What you should know is that I grew up in the U.S. My hometown won the Illinois high school state championships of football in two classes. Despite having no sons, my father almost never missed a high school football game. Defacto, that means I didn’t miss many games myself.
I lived in Chicagoland during the Walter Payton years. If you know anything about football you’ll understand exactly what that means.
I’m an Iowa Hawkeye and I sat in the end zone during the 1986 Rose Bowl.
And to add to my cred, I have relatives who live in Omaha!
So to state again, I know football.
Great football takes strategy, determination, strength, good chemistry, capability, leadership and teamwork. Oh and, apparently and sadly, a hard head.
Even though this is Super Bowl Sunday, this blog isn’t exactly about football. It’s about talent.
We’ve come to be able to recognize talent on the field. The team with the better strategy; the team who can break tackles; the team who can make the big play under pressure.
In what feels like a gazillion arenas, today is the day we humans get to see a lot of other types of talent, although we don’t normally think about those talents.
- It takes talent to run an event where everyone has a good time.
- It takes talent to make great commercials that sell products.
- It takes talent to rock the house at halftime.
- It takes talent to choreograph thousands of people in a performance, or to figure out flashcards.
- It takes talent to figure out lighting and sound.
- It takes talent to comment on sport in a meaningful way.

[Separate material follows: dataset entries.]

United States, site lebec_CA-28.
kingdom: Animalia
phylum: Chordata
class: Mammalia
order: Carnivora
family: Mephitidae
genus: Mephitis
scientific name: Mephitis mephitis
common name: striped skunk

- It takes talent to plan security on that mega scale.
- It takes talent to develop the devices that we watch this spectacle on.
- It takes talent to be able to deliver on all the logistics needs of a large event.
- It takes talent to make really good chili.
Think about what comprises some of these talents. How does this improve your own selection plan?
Today, take a look around you and see if an exercise of recognizing talent will help you select talent in your own arena.